A-T heterozygotes seem to have an increased risk but its size is unknown

Genetic predisposition accounts for 5-10% of breast cancer, and two genes--BRCA1 and BRCA2--have attracted most attention as high risk factors.[1] However, these two genes probably account for only a small proportion of the genetic risk while other more common but less penetrant genes may explain the remainder of genetically predisposed breast cancers.[2] One such candidate is the gene, ATM, mutated in the human genetic disorder ataxiatelangiectasia (A-T).[3] A-T heterozygotes (estimated to be 1% of the population) do not show any of the major symptoms of the disease, though there is good evidence that they have an underlying cellular radiosensitivity, but to a lesser extent than observed in A-T homozygotes.[4] These observations, together with earlier epidemiological studies, reveal a raised incidence of mortality from cancer among blood relations of patients with ataxia-telangiectasia, with the greatest relative risk for breast cancer (5.1) in female relatives of patients.[5]

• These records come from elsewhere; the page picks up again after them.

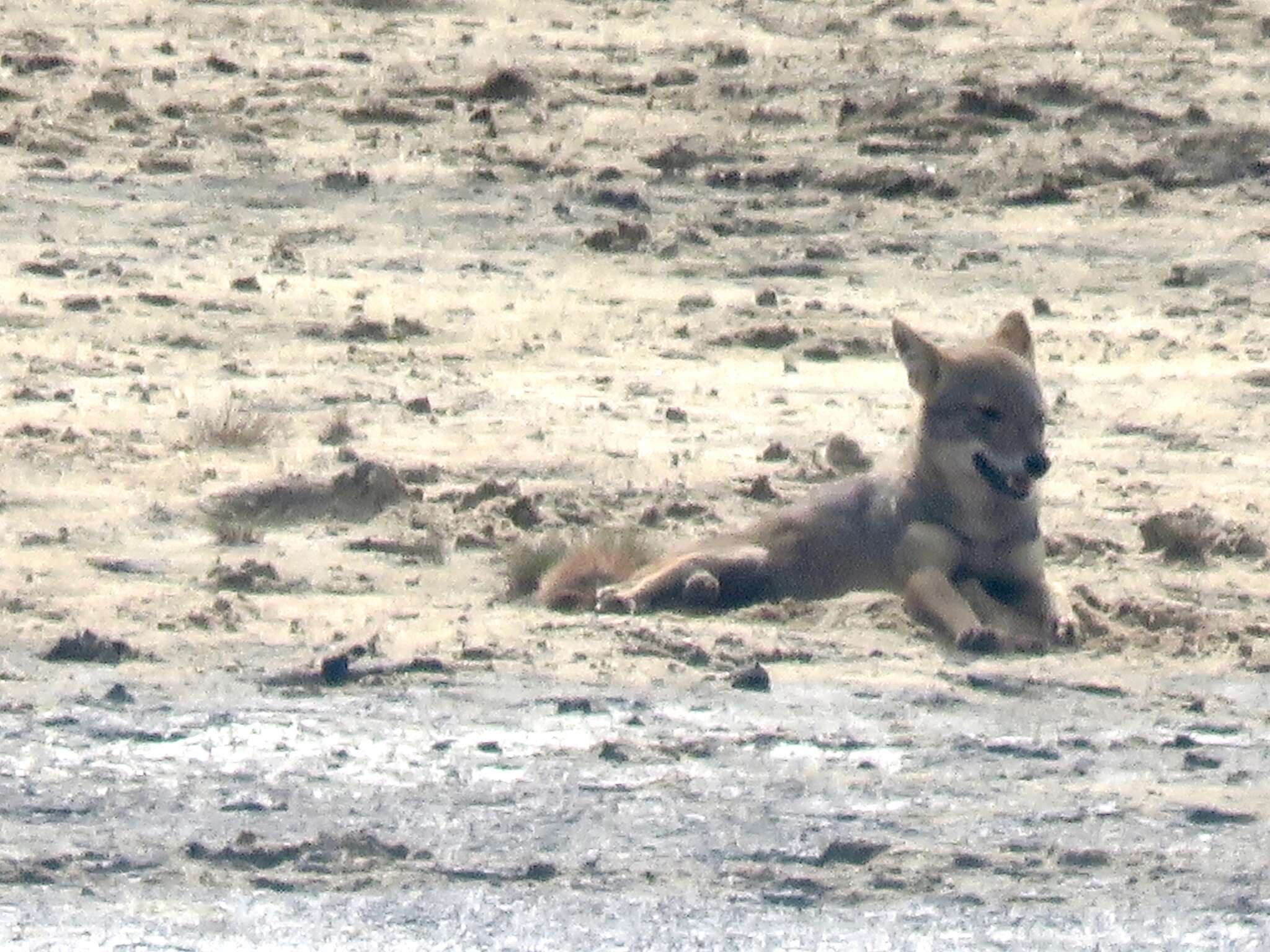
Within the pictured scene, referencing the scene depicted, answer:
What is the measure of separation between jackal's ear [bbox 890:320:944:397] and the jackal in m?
0.02

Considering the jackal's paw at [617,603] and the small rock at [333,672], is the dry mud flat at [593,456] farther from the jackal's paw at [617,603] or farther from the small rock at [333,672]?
the jackal's paw at [617,603]

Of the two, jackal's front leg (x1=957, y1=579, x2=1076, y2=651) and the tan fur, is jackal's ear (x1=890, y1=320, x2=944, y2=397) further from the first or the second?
the tan fur

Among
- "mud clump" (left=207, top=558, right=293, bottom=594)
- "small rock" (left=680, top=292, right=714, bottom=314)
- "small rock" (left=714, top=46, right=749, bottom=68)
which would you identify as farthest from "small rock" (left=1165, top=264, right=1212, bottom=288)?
"mud clump" (left=207, top=558, right=293, bottom=594)

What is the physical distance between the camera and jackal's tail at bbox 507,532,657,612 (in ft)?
31.2

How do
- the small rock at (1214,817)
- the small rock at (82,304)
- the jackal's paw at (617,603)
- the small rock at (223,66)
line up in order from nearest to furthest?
the small rock at (1214,817) < the jackal's paw at (617,603) < the small rock at (82,304) < the small rock at (223,66)

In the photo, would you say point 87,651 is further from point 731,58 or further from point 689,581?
point 731,58

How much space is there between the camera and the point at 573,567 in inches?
377

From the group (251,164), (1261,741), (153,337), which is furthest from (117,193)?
(1261,741)

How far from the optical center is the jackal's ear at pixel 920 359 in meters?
9.94

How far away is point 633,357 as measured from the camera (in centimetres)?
1348

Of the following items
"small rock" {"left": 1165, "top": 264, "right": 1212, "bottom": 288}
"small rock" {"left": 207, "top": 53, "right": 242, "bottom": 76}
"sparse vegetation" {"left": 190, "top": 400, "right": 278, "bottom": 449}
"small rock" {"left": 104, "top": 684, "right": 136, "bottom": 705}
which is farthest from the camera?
"small rock" {"left": 207, "top": 53, "right": 242, "bottom": 76}

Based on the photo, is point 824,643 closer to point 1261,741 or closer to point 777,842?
point 1261,741

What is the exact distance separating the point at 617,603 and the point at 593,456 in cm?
226

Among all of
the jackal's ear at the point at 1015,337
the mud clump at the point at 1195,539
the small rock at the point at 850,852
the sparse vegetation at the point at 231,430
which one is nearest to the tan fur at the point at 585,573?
the jackal's ear at the point at 1015,337
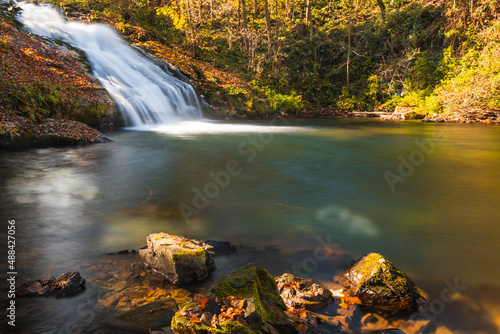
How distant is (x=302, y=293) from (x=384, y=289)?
87cm

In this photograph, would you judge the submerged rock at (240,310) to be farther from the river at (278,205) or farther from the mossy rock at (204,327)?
the river at (278,205)

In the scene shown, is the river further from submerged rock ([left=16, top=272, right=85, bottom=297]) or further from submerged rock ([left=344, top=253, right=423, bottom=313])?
submerged rock ([left=344, top=253, right=423, bottom=313])

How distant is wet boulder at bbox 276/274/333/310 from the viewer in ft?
10.5

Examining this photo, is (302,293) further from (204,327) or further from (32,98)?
(32,98)

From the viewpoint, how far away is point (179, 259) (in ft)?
11.9

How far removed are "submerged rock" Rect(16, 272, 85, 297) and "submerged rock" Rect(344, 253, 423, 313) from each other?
2985 mm

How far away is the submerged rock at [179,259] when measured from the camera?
362 cm

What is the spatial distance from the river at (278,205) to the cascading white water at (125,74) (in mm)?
5828

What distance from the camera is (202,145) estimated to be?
1323cm

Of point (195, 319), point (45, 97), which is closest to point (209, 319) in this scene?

An association between the incidence of breast cancer and A-T heterozygosity was also revealed in two separate but smaller studies.[6 7] Based on an independent assessment of all these data the relative risk of breast cancer in A-T heterozygotes was estimated to be 3.9, with A-T carriers representing 3.8% of all cases,[8]

With knowledge of the sequence of the ATM gene, Fitzgerald et al detected heterozygous mutations in 2/202 (1%) healthy women with no personal history of cancer.9 The frequency of 1% is consistent with that predicted from epidemiological studies.[5] When patients with early onset breast cancer ([is less than] 40 years) were screened 2/410 (0.5%) showed mutations in the ATM gene. Fitzgerald et al therefore concluded that "heterozygous ATM mutations do not confer genetic predisposition to early onset breast cancer.[10] On the other hand, a recent study by Athma et al using molecular genotyping suggested that A-T heterozygotes are predisposed to breast cancer,[10] Among 33 women with breast cancer 25 were A-T heterozygotes compared with an expected 15. For patients with earlier onset disease ([is less than] 60 years) the odds ratio was 2.9 (21 cases), while for older patients it was 6.4 (12 cases) Based on these relative risks the authors calculated that 6.6% of all cases of breast cancer in America occur in A-T heterozygotes.

Clearly these two studies appear to be in conflict. In an analysis of these data Bishop and Hoppe pointed out that precise estimates were difficult since the study of Fitzgerald et al relied on a small number of mutations while that of Athma et al analysed only a small number of breast cancers.[11] Larger scale studies are required with emphasis on age of onset of breast cancer to address conclusively the potential association between mutations in ATM and risk of developing breast cancer. In a workshop last November in Clermont-Ferrand results were presented from studies in several countries, but the connection between A-T heterozygosity and breast cancer remains unresolved.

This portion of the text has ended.